At a midpoint, Little Simz brings out an inner realization about amounting her worth to her surroundings. It’s one thing to be a pop star or a signature star in general, but it’s another to have enough to command a stage, especially at a festival. In the song “Standing Ovation,” Simz finds her way to express her status amongst the crowd, going as high as proclaiming her and the rest of the behind-the-scenes people deserve applause. The clever double-entendre sees Simz breaking apart her reasoning, with intricate rhymes about her patience and commitment to authenticity without forcing a chart-topper.
Apart from a slow burn that eventually takes you to the scene-stealing “Standing Ovation,” Little Simz goes about revitalizing her technical and lyrical strength as a contrast to the prominent theme of introversion. On “Rolling Stone,” we hear her diving to her younger roots with a rapid-fire flow and slick wordplay, marking it as a reminder of her skills, albeit the consistently introspective turns she takes in her music. This kind of confidence is heard back-to-back on “Point and Kill” and “Fear No Man.” It carries a consistent vibe with Simz digs into her Nigerian roots and implements aspects of the culture in the music. “Point and Kill” features poet and spoken word artist, Obongjayar, and his presence on the chorus flourishes with the key afrobeat influenced horns and production.
No matter how you view it, the nuance and culture Little Simz and Inflo bring are more than the depth of the lyrics. Sometimes Simz is distraught, but she reassures herself, unapologetically, on “Point and Kill.” And it continues as she closes Sometimes I Might Be Introvert strong with “How Did You Get Here” and “Miss Understood.” After draining her emotional weight and discovering herself, she has the confidence to explain how she got to where she is and the misunderstanding of her music.

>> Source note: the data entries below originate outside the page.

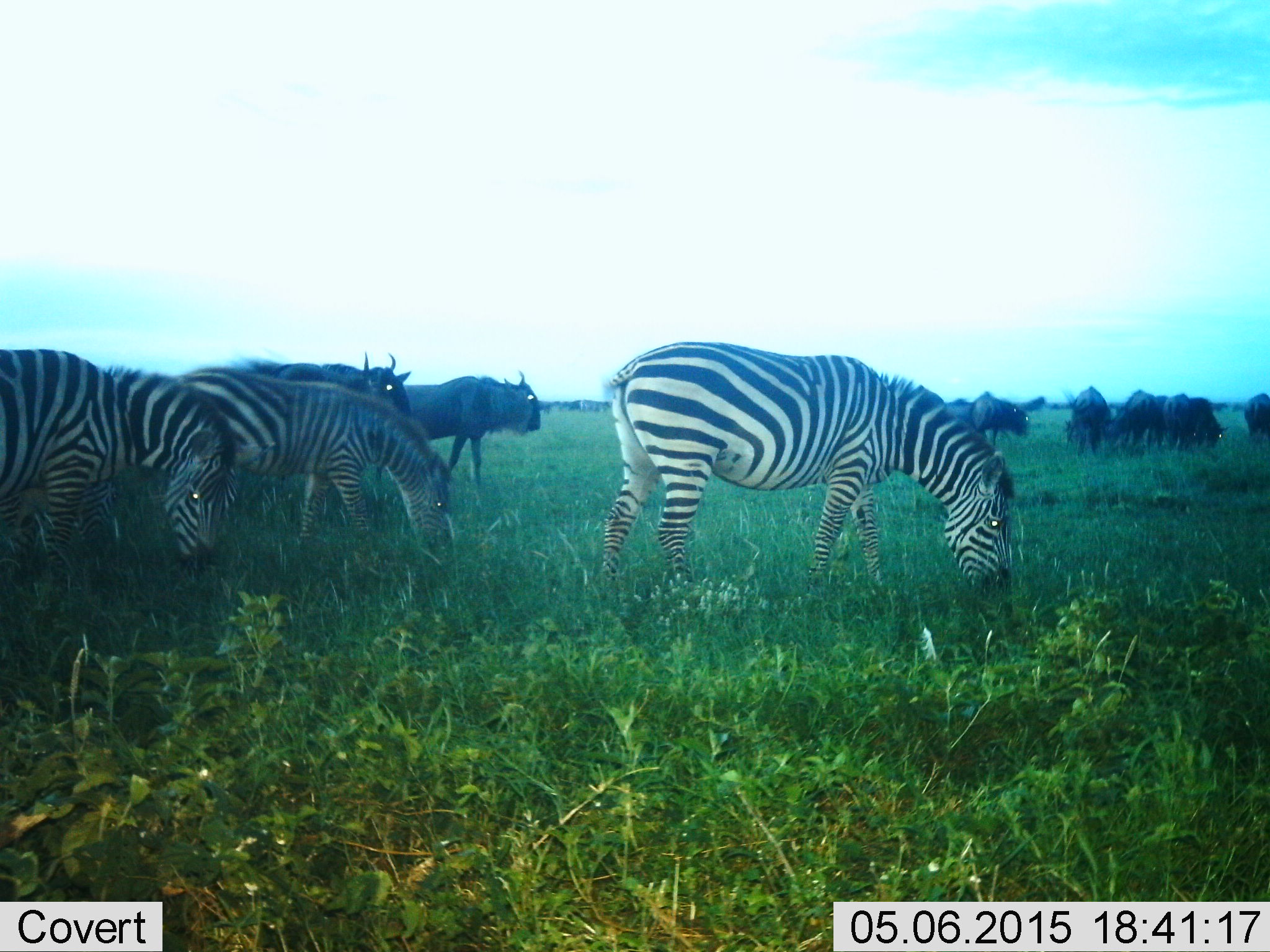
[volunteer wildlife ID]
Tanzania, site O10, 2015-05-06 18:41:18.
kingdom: Animalia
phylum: Chordata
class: Mammalia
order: Artiodactyla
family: Bovidae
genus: Connochaetes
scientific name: Connochaetes taurinus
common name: blue wildebeest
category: wildebeest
Wildebeest (blue wildebeest) (Connochaetes taurinus), count 8. Behavior (volunteer vote fractions): standing 30%, resting 0%, moving 40%, interacting 0%. Young present (vote fraction): 0%. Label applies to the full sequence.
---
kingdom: Animalia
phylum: Chordata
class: Mammalia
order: Perissodactyla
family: Equidae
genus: Equus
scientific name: Equus quagga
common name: plains zebra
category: zebra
Zebra (plains zebra) (Equus quagga), count 3. Behavior (volunteer vote fractions): standing 0%, resting 0%, moving 20%, interacting 0%. Young present (vote fraction): 0%. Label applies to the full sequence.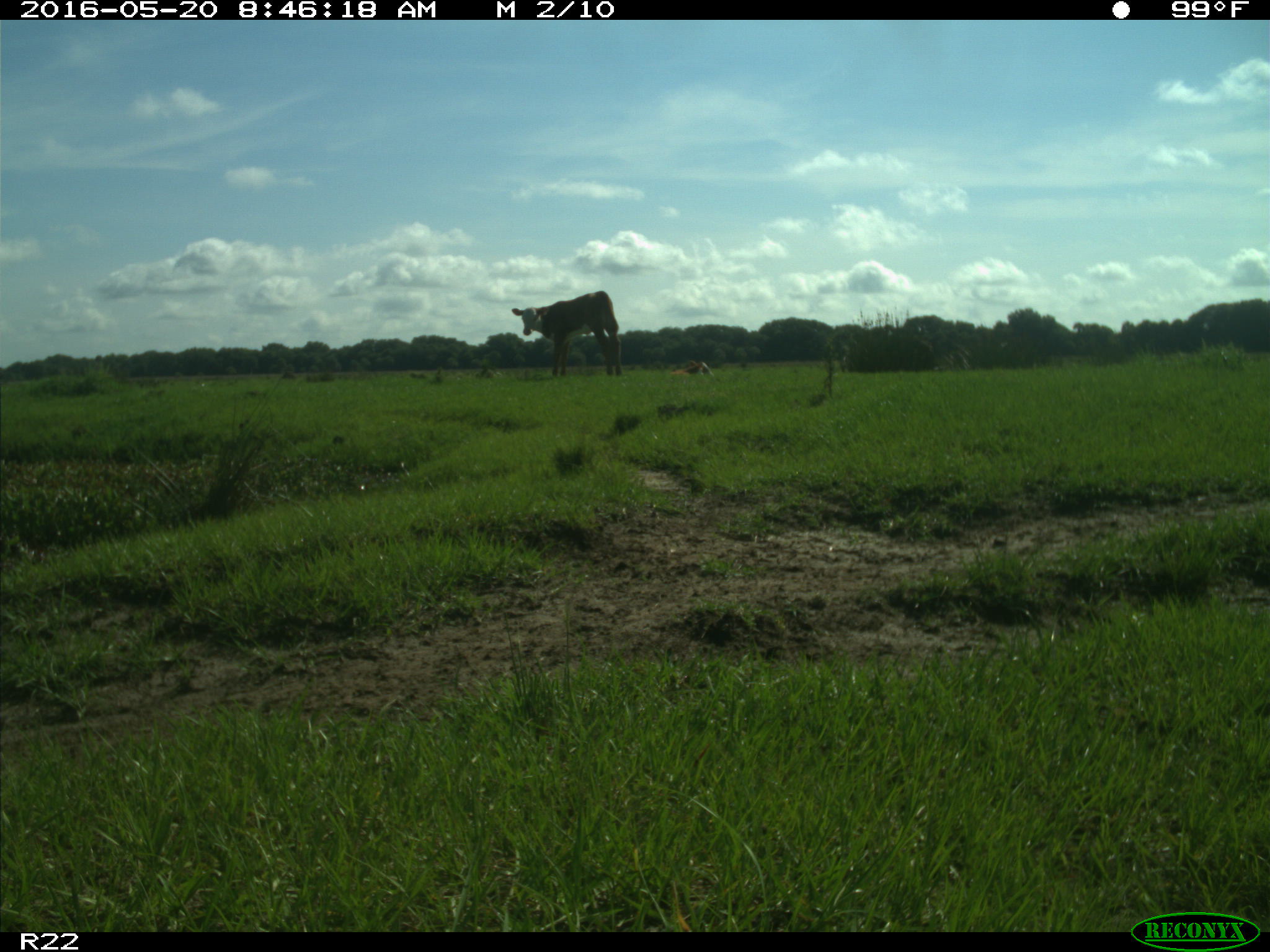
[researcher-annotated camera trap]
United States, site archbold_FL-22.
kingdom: Animalia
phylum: Chordata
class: Mammalia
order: Artiodactyla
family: Bovidae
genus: Bos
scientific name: Bos taurus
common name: domestic cow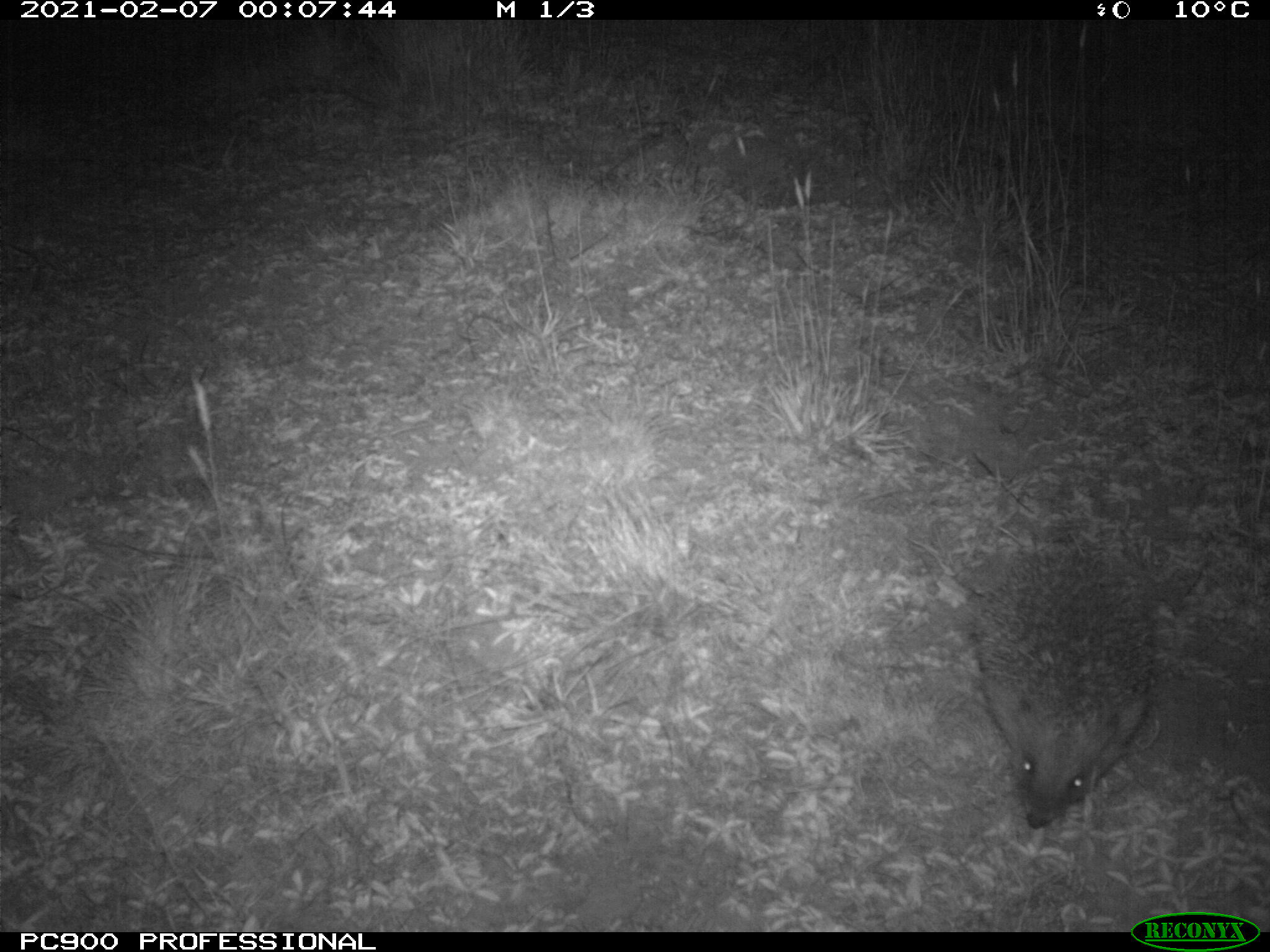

Sometimes I Might Be Introvert is Little Simz’s best. There is no denying it. Within the tracks, there are individualized highlights that carry repeat value, but as a whole, it’s all repeatable. It isn’t this bombastic hip-hop/pop album that makes noise through wavelengths, but Simz’s distinct carefulness makes it a compelling record. It’s rare to dig into the next level, as artists tend to seal it off when their success inflates their ego and comfortability factors.